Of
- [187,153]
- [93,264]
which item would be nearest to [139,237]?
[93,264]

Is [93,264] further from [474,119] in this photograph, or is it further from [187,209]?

> _EXERCISE INSTRUCTIONS_
Copy out every one of the lines above word for word, without changing anything.

> _ANSWER BELOW_
Of
- [187,153]
- [93,264]
which item would be nearest to [139,237]?
[93,264]

Is [93,264] further from [474,119] in this photograph, or is it further from [187,209]?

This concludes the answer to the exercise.